This appeal is from a judgment in favor of plaintiffs for $70.83. Plaintiffs appeal, •claiming that the judgment should have been for about one hundred dollars more.

Plaintiffs are a firm of lumber dealers as Arnold & Company, composed of Messrs. James D. Arnold and William L. Arnold, Jr. Defendants are Mr. Edward N. Cason and the Lewis County Exchange Bank. The action is to enforce a payment of a claim for lumber which plaintiffs furnished to defendant, Mr. Cason, and which was used in the construction of a building owned by his co-defendant, the bank.

The demand of plaintiffs is presented under the mechanic’s lien law and contemplates a judgment against the defendant, Mr. Cason, for the amount of his debt and for a lien against the real estate of the defendant bank upon which the improvement was made' (R. S. 1899, sec. 4216).

The case was tried with the aid of a jury.

The petition is in the ordinary form of a claim for a mechanic’s lien. It sets out the items of material for which plaintiffs ask judgment, and a number of credits about which there is no dispute. The account charges fourteen items of materials furnished on September 9, 1898, which form the focus of this litigation. The account also charges about thirty other similar items of various dates between September 21, 1898, and January 7, 1899, which need not be mentioned in detail.

The actual controversy lies within a narrow compass. It arises in relation to the items recited in plaintiff’s petition as of date September 9, 1898. The particulars of these items have an important bearing on the result of this appeal. We insert them here as they appear in the petition:

September 9, 1898.

To 84 2x12 18 feet White Pine......’...........$43 85

To 62 2x14 20 feet Yellow Pine................... 43 39

To 24 2x14 18 feet Yellow Pine...........-... 15 74

To 40 2x8 18 feet Yellow Pine.............. 14 40

To 40 2x8 20 feet Yellow Pine’.................. 16 001

To 80 2x10 20 feet Yellow Pine.............. 40 00

To 40 2x6 12 feet White Pine ................. 5 76

To 50 2x4 12 feet White Pine................... 4 80

To 175 2x4 10 feet White Pine................... 14 02

To 30 2x4 16 feet White Pine.................... 3 84

To 150 2x4 8 feet White Pine.................. 8 80

To 25 2x6 8 feet White Pine............. 2 40

To 4500 feet St. G-. Y. P flooring................. ..... 67 50

To 2300 feet fence flooring No. 2...... ............ 29 90

The answer of defendants admit the incorporation of the bank and that plaintiffs furnished defendant Cason the lumber and materials as set out in the petition, but it denies the indebtedness charged in so far as concerns the foregoing items only.
----
*Problem:*
Rewrite the passage of the lumber lien opinion starting with "To 2300 feet" and going on through "foregoing items only.", replacing "petition" with "complaint".

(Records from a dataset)
----
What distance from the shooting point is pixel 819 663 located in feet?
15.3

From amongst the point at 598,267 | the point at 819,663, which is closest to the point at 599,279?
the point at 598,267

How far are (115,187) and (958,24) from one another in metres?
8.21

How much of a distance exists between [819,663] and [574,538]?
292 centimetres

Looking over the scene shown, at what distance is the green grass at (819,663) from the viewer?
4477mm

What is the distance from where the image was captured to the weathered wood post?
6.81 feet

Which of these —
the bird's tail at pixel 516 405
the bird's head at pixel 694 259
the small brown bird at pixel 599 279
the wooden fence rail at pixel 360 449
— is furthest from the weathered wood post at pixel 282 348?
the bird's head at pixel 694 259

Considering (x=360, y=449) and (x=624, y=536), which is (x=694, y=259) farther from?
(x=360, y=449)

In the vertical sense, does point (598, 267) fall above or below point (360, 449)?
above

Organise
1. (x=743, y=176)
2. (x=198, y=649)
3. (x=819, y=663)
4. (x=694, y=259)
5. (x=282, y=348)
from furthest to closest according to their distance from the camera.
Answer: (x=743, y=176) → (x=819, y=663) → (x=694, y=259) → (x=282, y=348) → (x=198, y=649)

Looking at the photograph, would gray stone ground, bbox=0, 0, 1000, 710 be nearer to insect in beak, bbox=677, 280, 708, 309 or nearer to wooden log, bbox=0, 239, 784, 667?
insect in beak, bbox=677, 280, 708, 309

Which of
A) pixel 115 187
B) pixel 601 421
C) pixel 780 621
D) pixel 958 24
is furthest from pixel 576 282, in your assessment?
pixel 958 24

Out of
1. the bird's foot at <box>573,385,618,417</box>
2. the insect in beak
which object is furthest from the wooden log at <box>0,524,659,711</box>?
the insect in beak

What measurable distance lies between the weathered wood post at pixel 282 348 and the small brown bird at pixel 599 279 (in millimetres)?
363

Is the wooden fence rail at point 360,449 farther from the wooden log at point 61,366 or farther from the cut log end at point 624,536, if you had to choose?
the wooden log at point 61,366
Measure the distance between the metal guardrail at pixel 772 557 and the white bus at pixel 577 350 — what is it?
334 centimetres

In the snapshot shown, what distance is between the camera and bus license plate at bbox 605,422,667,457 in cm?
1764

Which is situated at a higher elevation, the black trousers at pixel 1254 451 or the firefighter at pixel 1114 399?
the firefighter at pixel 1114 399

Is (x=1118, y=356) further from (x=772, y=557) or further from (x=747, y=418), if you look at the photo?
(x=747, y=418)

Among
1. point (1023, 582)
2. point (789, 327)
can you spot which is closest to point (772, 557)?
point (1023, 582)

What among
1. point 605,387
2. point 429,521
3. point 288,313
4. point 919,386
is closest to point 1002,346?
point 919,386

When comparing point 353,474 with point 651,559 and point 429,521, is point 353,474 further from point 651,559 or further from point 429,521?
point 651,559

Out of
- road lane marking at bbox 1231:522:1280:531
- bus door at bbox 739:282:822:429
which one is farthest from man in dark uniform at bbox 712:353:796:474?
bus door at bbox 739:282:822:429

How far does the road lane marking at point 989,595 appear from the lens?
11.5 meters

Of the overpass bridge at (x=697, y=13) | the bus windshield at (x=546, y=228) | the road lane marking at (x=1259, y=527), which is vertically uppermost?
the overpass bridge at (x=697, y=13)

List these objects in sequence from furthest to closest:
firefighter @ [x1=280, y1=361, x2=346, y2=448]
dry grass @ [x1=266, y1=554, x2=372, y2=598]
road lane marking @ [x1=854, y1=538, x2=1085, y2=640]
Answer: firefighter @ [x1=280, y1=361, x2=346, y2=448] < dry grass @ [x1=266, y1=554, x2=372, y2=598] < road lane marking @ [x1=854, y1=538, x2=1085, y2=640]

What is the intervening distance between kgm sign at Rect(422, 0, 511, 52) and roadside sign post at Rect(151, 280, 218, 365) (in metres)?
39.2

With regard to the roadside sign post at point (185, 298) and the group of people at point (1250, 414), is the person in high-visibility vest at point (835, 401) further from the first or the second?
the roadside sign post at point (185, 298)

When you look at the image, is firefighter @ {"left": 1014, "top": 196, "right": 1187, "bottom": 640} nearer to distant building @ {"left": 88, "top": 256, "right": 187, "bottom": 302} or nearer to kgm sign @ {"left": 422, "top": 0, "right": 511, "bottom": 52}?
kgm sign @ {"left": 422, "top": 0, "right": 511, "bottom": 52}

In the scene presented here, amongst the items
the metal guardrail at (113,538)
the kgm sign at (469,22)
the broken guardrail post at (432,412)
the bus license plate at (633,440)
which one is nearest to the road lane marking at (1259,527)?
----
*Reply:*
To 2300 feet fence flooring No. 2...... ............ 29 90

The answer of defendants admit the incorporation of the bank and that plaintiffs furnished defendant Cason the lumber and materials as set out in the complaint, but it denies the indebtedness charged in so far as concerns the foregoing items only.